Update late 2018: With the new Halloween film out in theaters, the implacable, autumnal chill of the John Carpenter classic that kickstarted that series is as irrevocable as ever. But, while I adore his Halloween, as wonderfully quotidian and keyed-in to late’ 70s social malaise as it is timelessly antediluvian, I have a soft spot for this far more squirrely little film, Halloween’s polar opposite, and a comic paradise to Halloween’s purgatorio and the frostbitten inferno of The Thing.

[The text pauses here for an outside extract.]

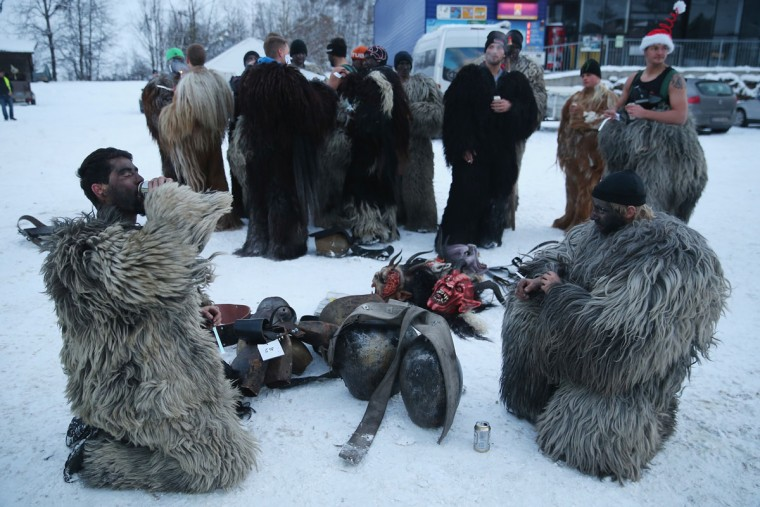 Participants who arrived by bus gather before dressing as the Krampus creature prior to Krampus night on November 30, 2013 in Neustift im Stubaital, Austria. Sixteen Krampus groups including over 200 Krampuses participated in the first annual Neustift event. Krampus, in Tyrol also called Tuifl, is a demon-like creature represented by a fearsome, hand-carved wooden mask with animal horns, a suit made from sheep or goat skin and large cow bells attached to the waist that the wearer rings by running or shaking his hips up and down. Krampus has been a part of Central European, alpine folklore going back at least a millennium, and since the 17th-century Krampus traditionally accompanies St. Nicholas and angels on the evening of December 5 to visit households to reward children that have been good while reprimanding those who have not. However, in the last few decades Tyrol in particular has seen the founding of numerous village Krampus associations with up to 100 members each and who parade without St. Nicholas at Krampus events throughout November and early December. (Sean Gallup/Getty Images)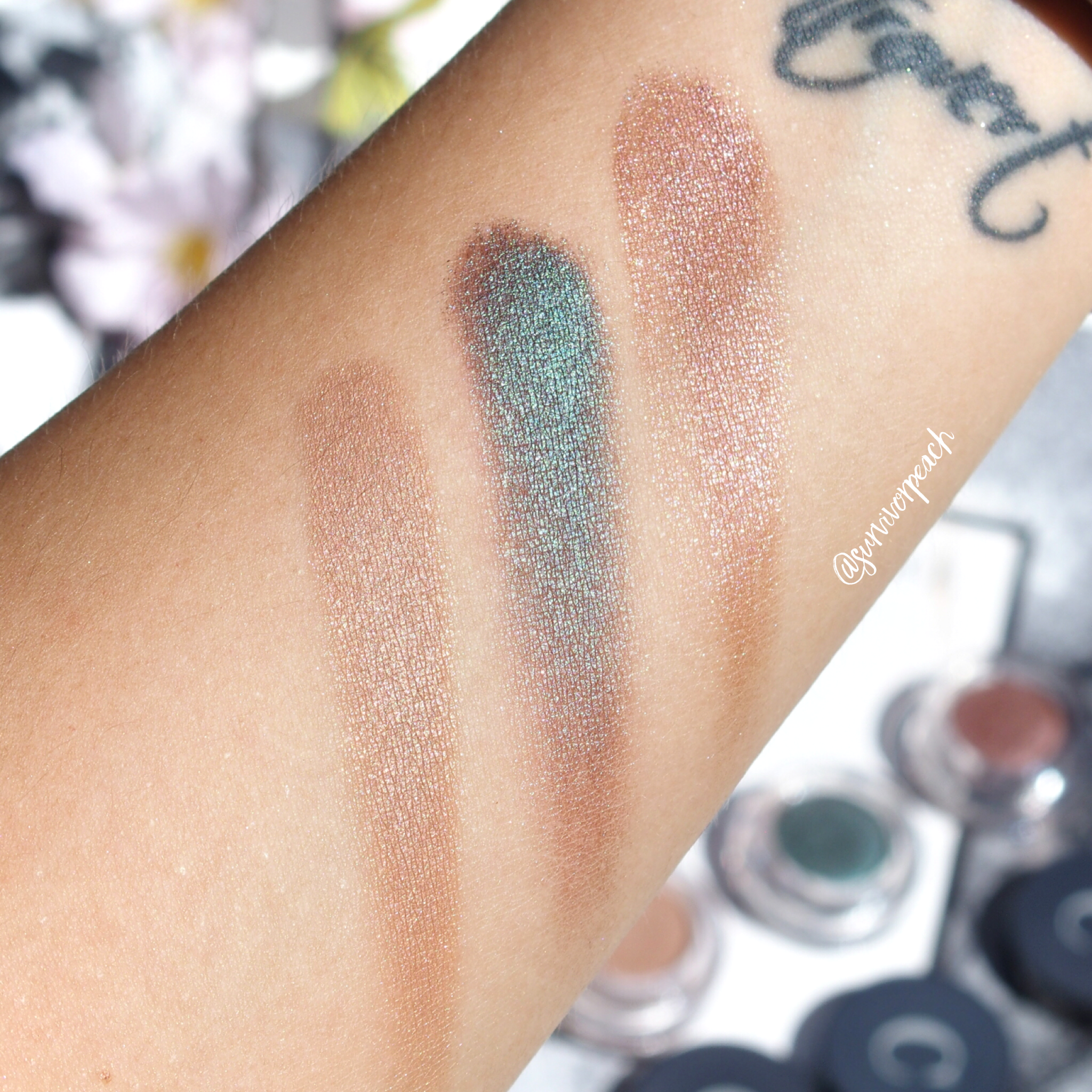 Swatches of the Chantecaille Mermaid Eye Shades in Starfish, Lagoon, and Sylvie.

A self-aware critique in the spirit of Said, this film is as loopy in its meditations and as mischievous in its skepticisms about social convention as any of Carpenter’s films, and it still feels like a more deliciously disreputable extension of Raiders of the Lost Ark, to name another ’80s bastion of American masculinity that is, in fact, infamously recalcitrant in its attitude toward its protagonists’ white-male-hero bonafides. Few filmmakers could pivot from the monstrous to the ridiculous quite like Carpenter.
Original Review:
Edited June 2016
John Carpenter always wanted to make a martial arts film. With Big Trouble in Little China, he reconstituted something closer to THE martial arts film. This is, of course, not to say it is the best martial arts ever made (far from it). Rather, this is a film that tries its damnedest to pay homage to the genre by marinating it in its own juices, a kind of ur-martial arts film that doubles back to self-parody. Pure tripe of the 14-karat variety, Big Trouble has goofy, slantwise characters, a schlocky-shifty sensibility cooked to perfection, mostly non-stop action that twirls and flourishes with pizzaz and gusto like choreographed ballet (albeit of the grubby variety), and above all, it paints a vision of the world in which everybody, and I mean everybody, knows martial arts and is just waiting around for an opportunity to use it. Less a send-up of martial arts than a critique of anglicizing Eastern products, Big Trouble is a teasing rib at the carnival of Indiana Jones imitators cascading through the ’80s landscape. In particular, it presents a self-mocking portrait of Western films which mobilize Eastern martial arts and thereby essentialize and exoticize it.